2013-03-30 07:17:29 PM  
OgreMagi:
I'm not outraged that they make that much.  I'm just sick of hearing them cry poverty.  And take into account my dad was a public school teacher, but that was before teacher salaries were decent.

$68k isn't "poverty", but when the median price for a house in, say San Diego county ($372,000, was $510,000 in 2006) or LA county ($380,000, was $575,000 in 2007) or San Francisco ($749,000, was $835,000 in 2007)... well, $68k is closer to poverty than not. Toss in tens of thousands in student loan debt and "decent" takes on a whole new and relative meaning.
 
2013-03-30 07:45:23 PM  

doglover: ElizaDoolittle: It's y'all, not ya'll.

Y'inz shut yer word hole. I'm from Pittsburgh. You're lucky I can type a sentence that you can understand at all.


My sympathies about the Pittsburgh bit.  I understand why you moved to another continent.
 
2013-03-30 09:30:19 PM  

theBigBigEye: Silly Jesus: Some kids need to be left behind.  Everyone isn't college material.  Part of the reason that we compare so poorly to other countries on test scores is because they start to weed out the trash collectors, fine arts majors and nursing home workers early on.  There's nothing wrong with those career paths, but those folks don't need to be taking the SAT.

And the reason why we don't want to leave behind people who are generally not college material is, well, who wants to live their life being treated like worthless crap for the entertainment of upper society, just because of your type of job?


So go to college and flunk out?  Not sure what you're getting at.
 
2013-03-30 10:30:07 PM  

Silverstaff: Why do people have this idea that you can take a public service, privatize it, and somehow it will magically work better for everyone?

What twisted logic makes people think that by putting profits first instead of public service, it will somehow make the end product better?

Look at the goddamn train wreck that privatized prisons has brought us.
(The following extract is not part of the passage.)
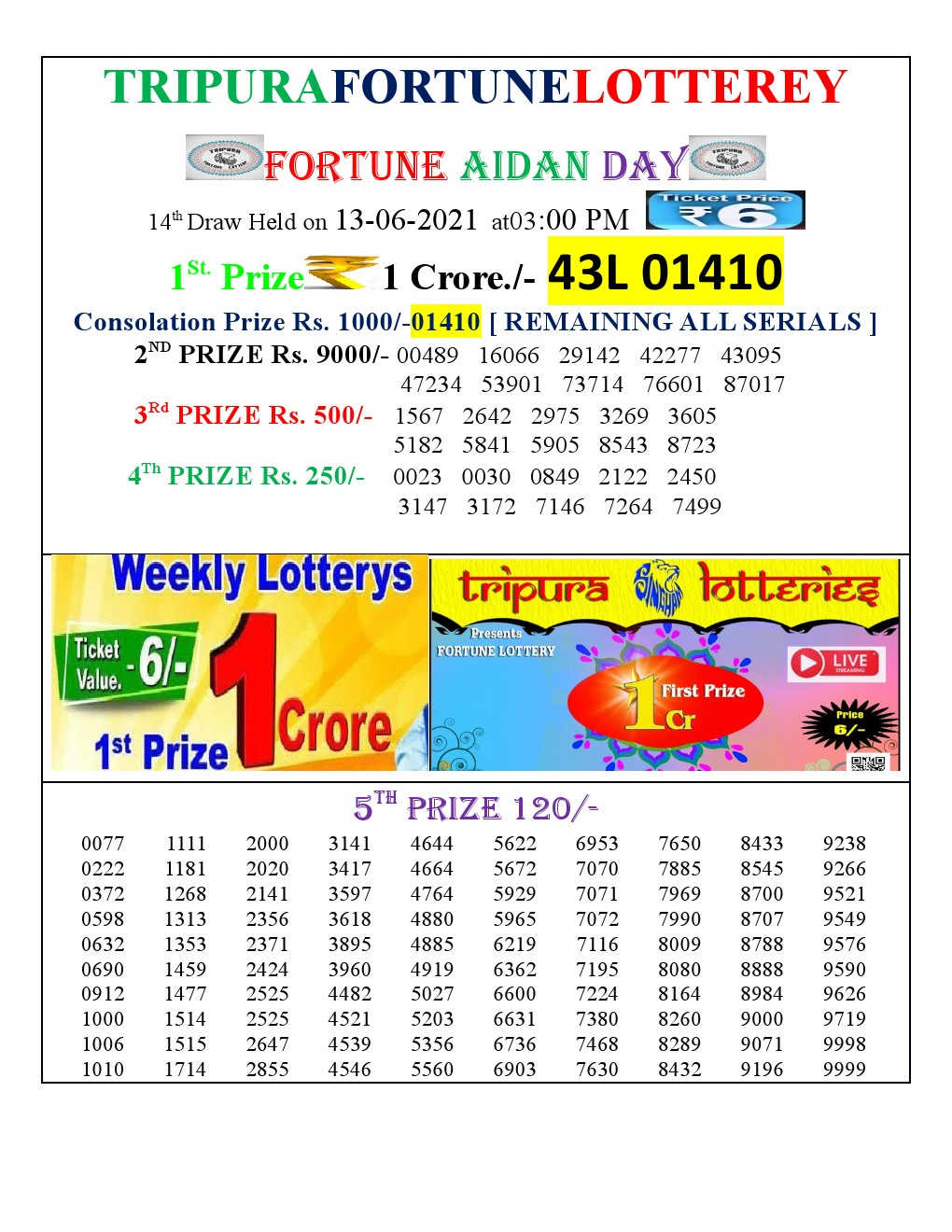 Tripura Lottery Result 13.06.2021 Today 3 PM Result Pdf Download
Profitable anything doesn't mean better quality, it means better marketing and cornering the market.  Windows is a shiatty OS, but it's got the virtual monopoly on PC OS's.  McDonalds burgers are atrocious. . .but they serve billions of them thanks to marketing and distribution.  Profitable product is not the same thing as a high quality product, and with education we (as a society) want high quality, not high profit.

What privatization (such as voucher schools) brings is a profit motive, not a motivation to improve the quality of the education.
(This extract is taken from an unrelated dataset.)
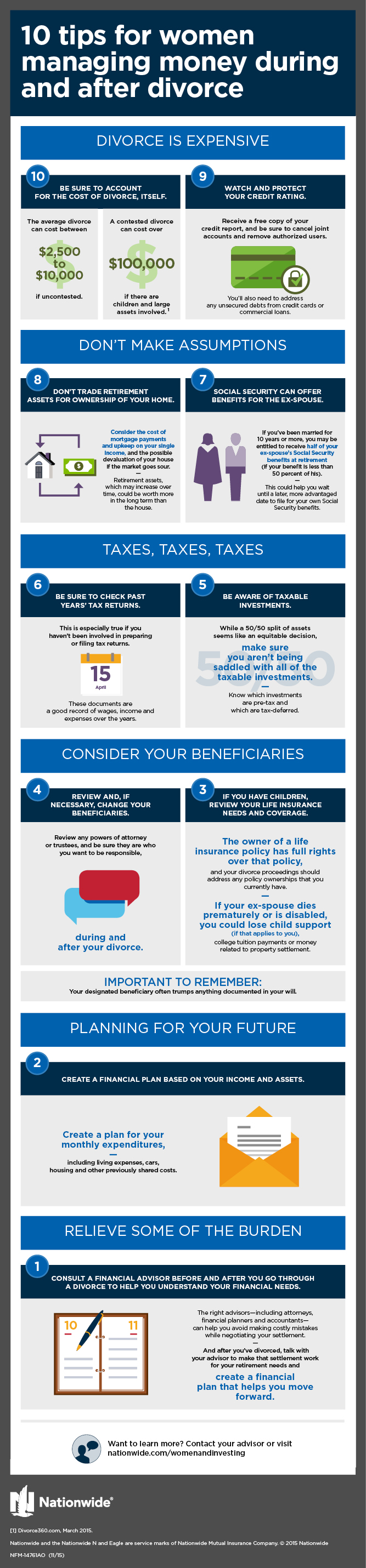 Investing Retirement Solutions From Investing Infographic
Maul555: This is an extremly overblown threat that can be squashied with some simple standards that dont strangle the education system or the ability for educators to inivate. One of my best friends is an Athiest and he was sent to a private christian school because it was doing a much better job than the public schools in the area. They didn't try to convert him and he got a great education... Can you believe they even taught about evolution there? crazy! Its not that hard to set some minimum standards in a voucher system man...
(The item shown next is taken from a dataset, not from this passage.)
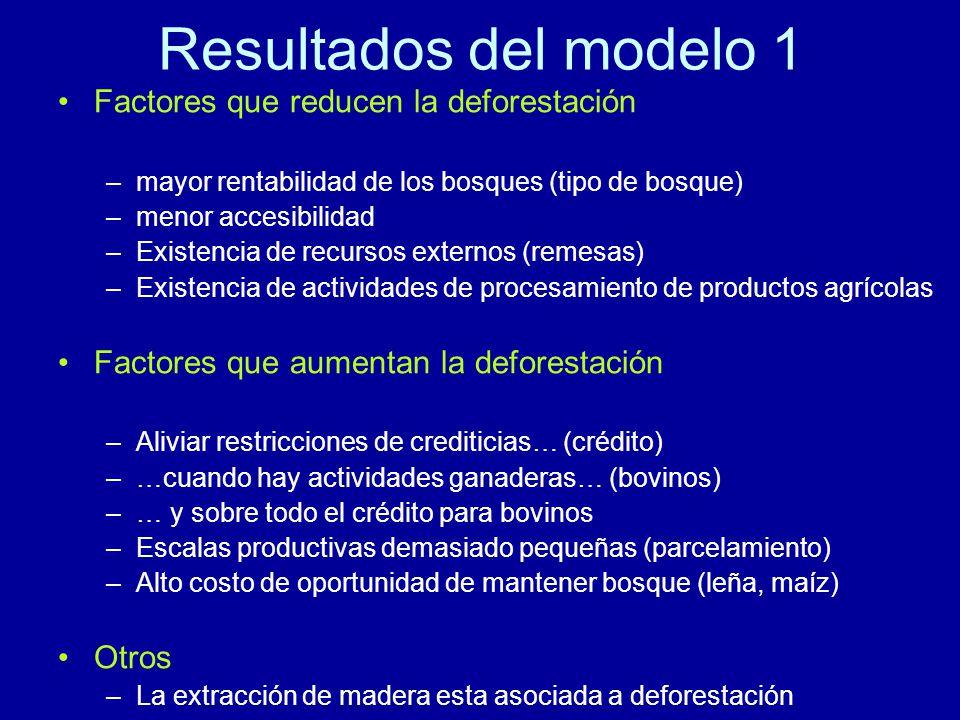 Resultados del modelo 1 Factores que reducen la deforestación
It's extremely hard to get reasonable minimum standards set even in existing public schools.

http://www.nytimes.com/2010/03/13/education/13te xas.html?_r=1&;">New York Times reports on the new standards in Texas schools, which officially declare that the curriculum in Texas schools should teach that Senator McCarthy was justified and correct in his witch-hunt, that the economic boom of the 1980's was due to primarily due to the efforts of the NRA and Heritage Foundation, and state that the US was founded explicitly on Christian principles and ideals ...


Me and my friends went through the same Texas public and private schools that you describe, and  yet I have not yet seen one iota of the biased bullshiat that you describe...  Chances are your textbooks are the exact same as ours.   Texas, as you probably know, has an extremely large influence on the United States educational textbook market.   Yet, having grown up in Texas, I cannot recall a single instance of creationism being taught except to let us know what it is and that some people out there believe it it to be fact... But the core of the learning has always been evolution as far back as I can remember.
 
2013-03-30 10:40:54 PM  
I don't have all the answers, but the only thing that I can guarantee you is this;  If you allow people to innovate and try new things, then they will, and the world can be a better place because of it.